**Your objective**
Convert the part of the entries below that opens with the line containing "How far is the tree" and closes with the last line of the entries into a Markdown table with the columns Row and Line. Give each line a row number and leave out blank lines.
## Start Data for the task
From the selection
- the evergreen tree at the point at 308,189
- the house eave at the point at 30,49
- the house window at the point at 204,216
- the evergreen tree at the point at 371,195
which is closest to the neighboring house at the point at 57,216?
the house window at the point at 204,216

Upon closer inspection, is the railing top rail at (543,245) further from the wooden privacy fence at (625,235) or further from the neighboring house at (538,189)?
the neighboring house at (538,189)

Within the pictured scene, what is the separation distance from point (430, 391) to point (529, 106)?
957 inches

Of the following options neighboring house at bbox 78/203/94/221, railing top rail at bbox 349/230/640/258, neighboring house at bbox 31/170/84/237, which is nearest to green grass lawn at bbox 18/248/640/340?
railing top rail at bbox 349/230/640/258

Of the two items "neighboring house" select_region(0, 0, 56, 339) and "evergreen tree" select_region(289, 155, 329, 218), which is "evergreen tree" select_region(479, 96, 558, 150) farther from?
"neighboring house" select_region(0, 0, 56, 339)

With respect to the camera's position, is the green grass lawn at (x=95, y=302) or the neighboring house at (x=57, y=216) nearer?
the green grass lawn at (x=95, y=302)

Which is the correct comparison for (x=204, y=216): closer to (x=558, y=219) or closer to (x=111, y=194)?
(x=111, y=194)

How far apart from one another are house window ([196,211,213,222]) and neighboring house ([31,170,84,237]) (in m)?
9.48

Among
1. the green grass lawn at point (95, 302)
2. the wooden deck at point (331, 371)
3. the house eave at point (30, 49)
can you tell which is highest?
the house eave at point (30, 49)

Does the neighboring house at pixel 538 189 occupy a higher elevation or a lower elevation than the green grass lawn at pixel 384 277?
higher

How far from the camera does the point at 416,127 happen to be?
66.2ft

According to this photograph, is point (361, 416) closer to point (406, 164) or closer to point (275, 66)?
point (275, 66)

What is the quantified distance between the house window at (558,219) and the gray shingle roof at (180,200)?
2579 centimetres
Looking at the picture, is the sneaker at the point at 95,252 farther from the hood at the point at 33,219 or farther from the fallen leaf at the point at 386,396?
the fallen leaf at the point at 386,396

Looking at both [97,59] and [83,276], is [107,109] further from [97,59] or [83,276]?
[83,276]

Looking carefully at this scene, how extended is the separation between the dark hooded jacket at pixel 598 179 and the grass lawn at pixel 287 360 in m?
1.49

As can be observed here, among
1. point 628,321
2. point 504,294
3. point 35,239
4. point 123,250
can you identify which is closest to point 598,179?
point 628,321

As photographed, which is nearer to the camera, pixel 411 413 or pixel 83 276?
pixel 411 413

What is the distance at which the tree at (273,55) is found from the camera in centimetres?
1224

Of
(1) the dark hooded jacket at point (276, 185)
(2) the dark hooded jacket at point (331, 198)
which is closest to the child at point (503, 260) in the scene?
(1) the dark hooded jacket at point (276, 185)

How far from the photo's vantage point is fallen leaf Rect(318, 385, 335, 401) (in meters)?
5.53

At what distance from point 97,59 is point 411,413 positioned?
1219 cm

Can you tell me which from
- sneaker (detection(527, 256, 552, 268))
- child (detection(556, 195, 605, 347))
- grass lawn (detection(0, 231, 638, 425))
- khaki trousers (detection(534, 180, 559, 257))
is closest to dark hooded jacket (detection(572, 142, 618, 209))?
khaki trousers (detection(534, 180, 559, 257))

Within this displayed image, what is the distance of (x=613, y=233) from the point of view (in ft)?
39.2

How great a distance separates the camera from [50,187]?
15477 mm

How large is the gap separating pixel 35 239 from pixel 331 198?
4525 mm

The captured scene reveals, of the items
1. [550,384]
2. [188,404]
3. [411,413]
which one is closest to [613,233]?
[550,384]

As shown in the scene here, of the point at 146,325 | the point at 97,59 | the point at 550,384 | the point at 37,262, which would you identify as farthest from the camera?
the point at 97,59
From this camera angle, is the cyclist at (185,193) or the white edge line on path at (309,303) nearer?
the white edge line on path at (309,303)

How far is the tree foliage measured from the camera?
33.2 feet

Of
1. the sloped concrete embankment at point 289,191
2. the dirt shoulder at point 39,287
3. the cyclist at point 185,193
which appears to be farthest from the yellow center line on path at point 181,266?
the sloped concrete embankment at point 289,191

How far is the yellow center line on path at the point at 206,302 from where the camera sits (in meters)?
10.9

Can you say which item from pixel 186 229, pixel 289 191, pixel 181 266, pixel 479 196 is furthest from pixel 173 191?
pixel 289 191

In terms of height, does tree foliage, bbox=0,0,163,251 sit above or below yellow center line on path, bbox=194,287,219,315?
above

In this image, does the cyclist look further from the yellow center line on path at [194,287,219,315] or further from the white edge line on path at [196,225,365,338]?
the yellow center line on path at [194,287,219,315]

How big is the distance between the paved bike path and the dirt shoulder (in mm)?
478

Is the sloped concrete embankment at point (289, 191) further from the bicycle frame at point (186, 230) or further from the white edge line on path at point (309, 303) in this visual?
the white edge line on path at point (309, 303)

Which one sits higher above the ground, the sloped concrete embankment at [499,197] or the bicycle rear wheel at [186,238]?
## End Data for the task
**Complete answer**
| Row | Line |
|---|---|
| 1 | How far is the tree foliage measured from the camera? |
| 2 | 33.2 feet |
| 3 | Of |
| 4 | 1. the sloped concrete embankment at point 289,191 |
| 5 | 2. the dirt shoulder at point 39,287 |
| 6 | 3. the cyclist at point 185,193 |
| 7 | which appears to be farthest from the yellow center line on path at point 181,266? |
| 8 | the sloped concrete embankment at point 289,191 |
| 9 | How far is the yellow center line on path at the point at 206,302 from where the camera sits (in meters)? |
| 10 | 10.9 |
| 11 | Can you say which item from pixel 186 229, pixel 289 191, pixel 181 266, pixel 479 196 is furthest from pixel 173 191? |
| 12 | pixel 289 191 |
| 13 | In terms of height, does tree foliage, bbox=0,0,163,251 sit above or below yellow center line on path, bbox=194,287,219,315? |
| 14 | above |
| 15 | In this image, does the cyclist look further from the yellow center line on path at [194,287,219,315] or further from the white edge line on path at [196,225,365,338]? |
| 16 | the yellow center line on path at [194,287,219,315] |
| 17 | How big is the distance between the paved bike path and the dirt shoulder (in mm)? |
| 18 | 478 |
| 19 | Is the sloped concrete embankment at point (289, 191) further from the bicycle frame at point (186, 230) or further from the white edge line on path at point (309, 303) in this visual? |
| 20 | the white edge line on path at point (309, 303) |
| 21 | Which one sits higher above the ground, the sloped concrete embankment at [499,197] or the bicycle rear wheel at [186,238]? |